AU_MASK(3) | Library Functions Manual | AU_MASK(3) |
au_preselect
,
getauditflagsbin
,
getauditflagschar
— convert
between string and numeric values of audit masks
Basic Security Module Library (libbsm, -lbsm)
<bsm/libbsm.h>
int
au_preselect
(au_event_t
event, au_mask_t *mask_p, int
sorf, int flag) int
getauditflagsbin
(char
*auditstr, au_mask_t *masks)
int
getauditflagschar
(char
*auditstr, au_mask_t *masks, int
verbose)
These interfaces support processing of an audit mask represented by type au_mask_t, including conversion between numeric and text formats, and computing whether or not an event is matched by a mask.
The
au_preselect
()
function calculates whether or not the audit event passed via
event is matched by the audit mask passed via
mask_p. The sorf argument
indicates whether or not to consider the event as a success, if the
AU_PRS_SUCCESS
flag is set, or failure, if the
AU_PRS_FAILURE
flag is set. The
flag argument accepts additional arguments influencing
the behavior of au_preselect
(), including
AU_PRS_REREAD
, which causes the event to be
re-looked up rather than read from the cache, or
AU_PRS_USECACHE
which forces use of the cache.
The
getauditflagsbin
()
function converts a string representation of an audit mask passed via a
character string pointed to by auditstr, returning the
resulting mask, if valid, via *masks.
The
getauditflagschar
()
function converts the audit event mask passed via
*masks and converts it to a character string in a
buffer pointed to by auditstr. See the
BUGS section for more information on how to
provide a buffer of sufficient size. If the verbose
flag is set, the class description string retrieved from
audit_class(5) will be used; otherwise, the two-character
class name.
The au_preselect
() function makes implicit
use of various audit database routines, and may influence the behavior of
simultaneous or interleaved processing of those databases by other code.
The au_preselect
() function returns 0 on
success, or returns -1 if there is a failure looking up the event type or
other database access, in which case errno will be set
to indicate the error. It returns 1 if the event is matched; 0 if not.
The getauditflagsbin
() and
getauditflagschar
() functions return the
value 0 if successful; otherwise the value -1 is returned and
the global variable errno is set to indicate the
error.
The OpenBSM implementation was created by McAfee Research, the security division of McAfee Inc., under contract to Apple Computer, Inc., in 2004. It was subsequently adopted by the TrustedBSD Project as the foundation for the OpenBSM distribution.
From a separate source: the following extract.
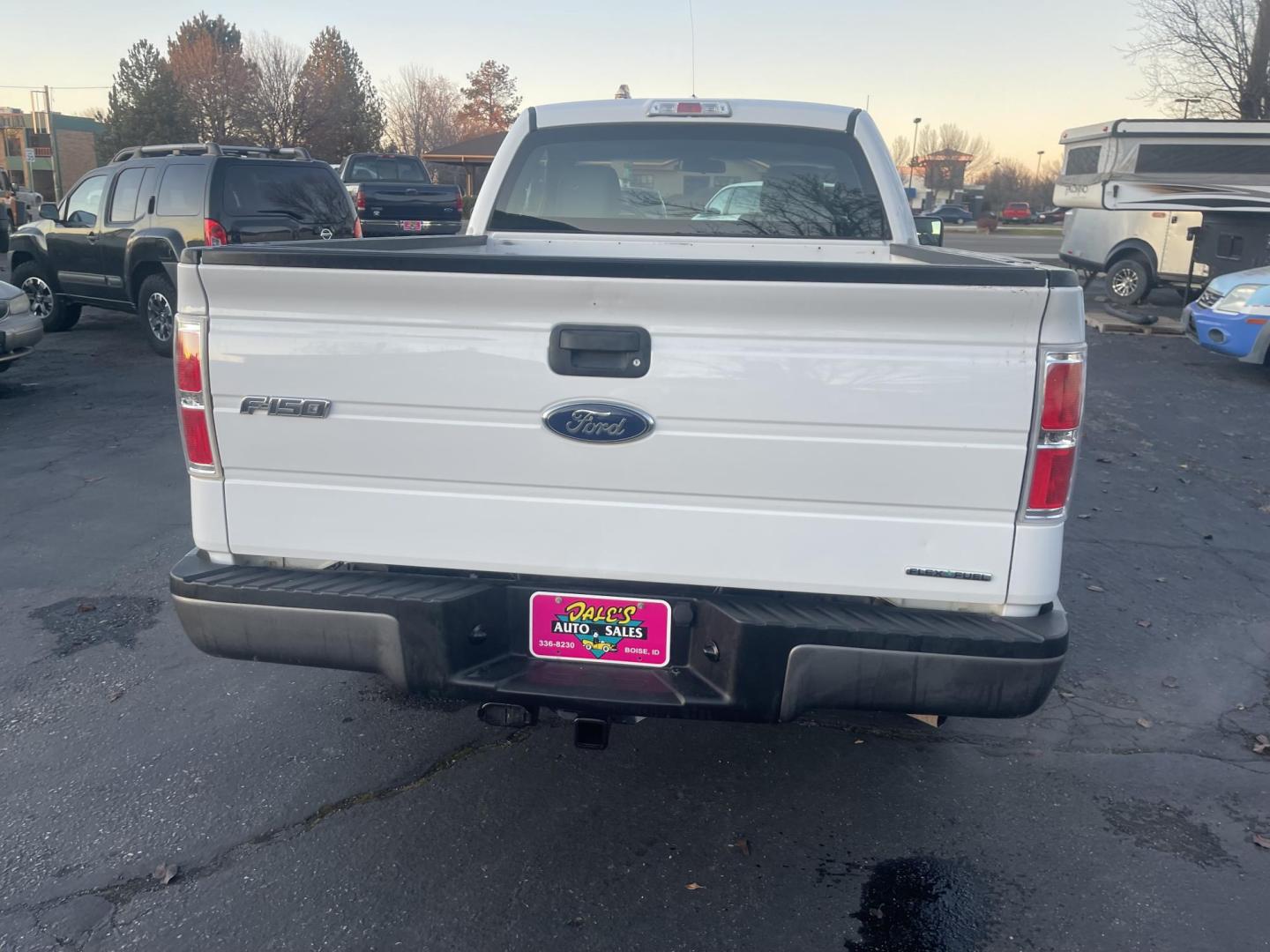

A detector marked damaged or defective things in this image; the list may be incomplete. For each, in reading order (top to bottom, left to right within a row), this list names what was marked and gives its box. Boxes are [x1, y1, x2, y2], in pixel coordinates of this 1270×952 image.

cracked pavement [0, 286, 1265, 952]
This software was created by Robert Watson, Wayne Salamon, and Suresh Krishnaswamy for McAfee Research, the security research division of McAfee, Inc., under contract to Apple Computer, Inc.
The Basic Security Module (BSM) interface to audit records and audit event stream format were defined by Sun Microsystems.
The errno variable may not always be properly set in the event of an error.
The getauditflagschar
() function does not
provide a way to indicate how long the character buffer is, in order to
detect overflow. As a result, the caller must always provide a buffer of
sufficient length for any possible mask, which may be calculated as three
times the number of non-zero bits in the mask argument in the event
non-verbose class names are used, and is not trivially predictable for
verbose class names. This API should be replaced with a more robust one.